Quotes & Commentary #29: Evans-Pritchard

Quotes & Commentary #29: Evans-Pritchard

A man is a member of a political group of any kind in virtue of his non-membership of other groups of the same kind.

—E.E. Evans-Pritchard, The Nuer

Evans-Pritchard—or “EP,” as his friends called him—was one of the great pioneers of cultural anthropology. His work among the Nuer, a Nilotic ethnic group living in modern South Suden, is now regarded as among the classics of anthropology.

I read his work when I was just a young anthropology student. After all these years, this quote has stayed vividly in my memory because, though not occupying a central position in EP’s thought, I think it says something profound about the nature of social behavior.

Consider this typical habit. If somebody from Europe asks me where I’m from, I say the United States. If an American asks me the same question, I say I’m from New York. If the person is a New Yorker, I say I’m from Westchester; and if they’re also from Westchester, I say I’m from Sleepy Hollow.

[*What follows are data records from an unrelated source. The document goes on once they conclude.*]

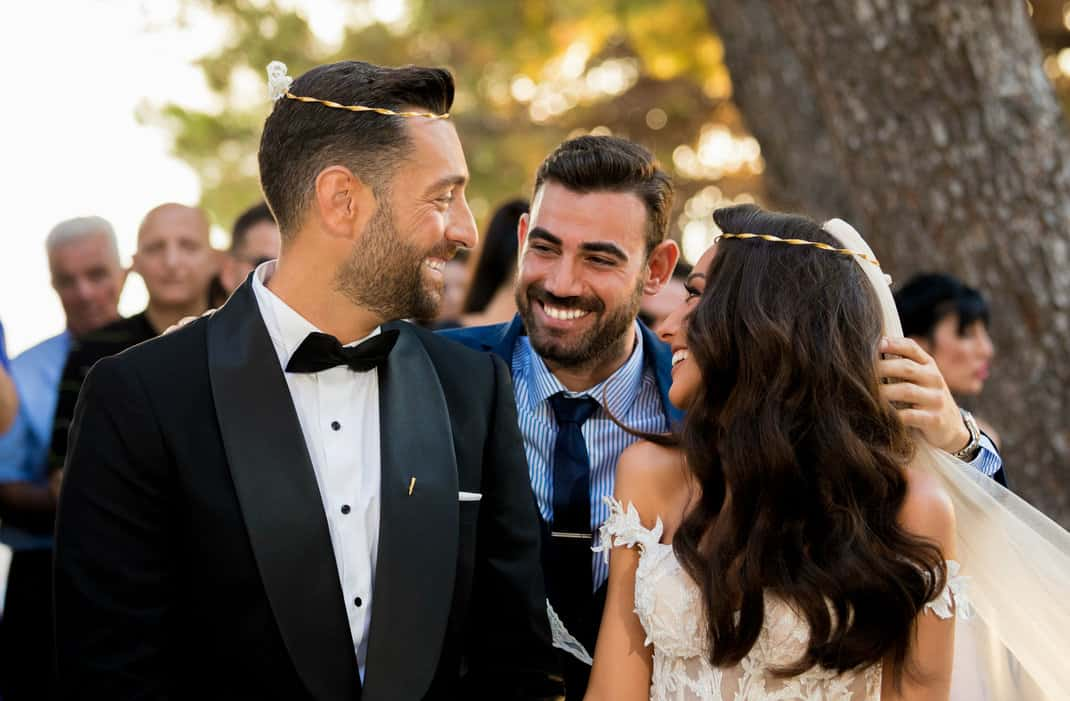 Χανιά: Λαμπερός γάμος για τον σχεδιαστή νυφικών Αντώνη Πολέντα – Ο κουμπάρος ηθοποιός από το «Τατουάζ»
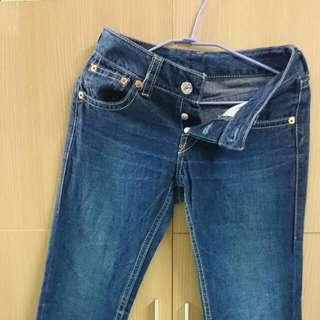 🚚 Levi's女牛仔褲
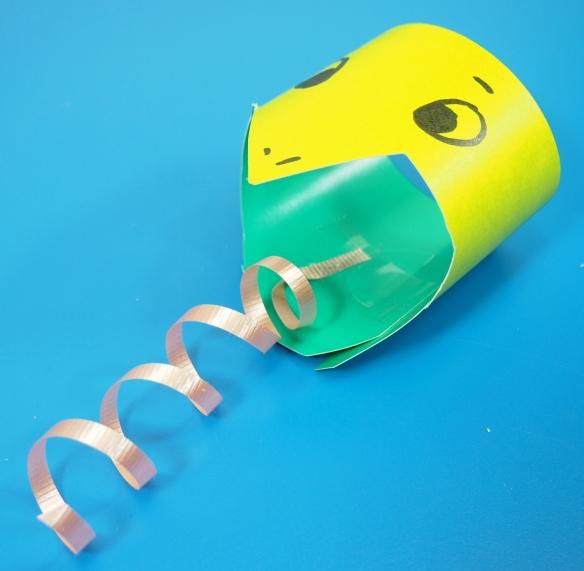 tube snake paper roll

Thus, I locate my identity with increasing precision depending on the proximity of our origin. Differences between people become more important, paradoxically, the more similar you are. Freud called this phenomenon “the narcissism of small difference,” and it is memorably portrayed in EP’s book.

The Nuer, a tall, thin, pastoral, cattle-herding people, are constantly at war with the Dinka. The Dinka also speak a Nilotic language, are also characteristically tall and thin, they also herd cattle. An outsider would likely have trouble telling the two groups apart. And yet the Nuer look down upon the Dinka with disdain and disgust, regarding them are nearly subhuman, and never hesitate to inflict violent raids upon them.

This sounds ridiculous; but consider how often we do the same thing. Indeed, it is of the nature of our social identities that they are defined by the groups they are opposed to.

The phenomenon is especially visible in sports. Here in Spain, your identity is signified by the football team you support. Being a fan of any given team has political and cultural overtones. The ideological tension between Madrid and Barcelona is symbolized by the rivalry between Real Madrid and Barça (known as El Clásico). Likewise in New York the Yankees and the Mets attract different demographics.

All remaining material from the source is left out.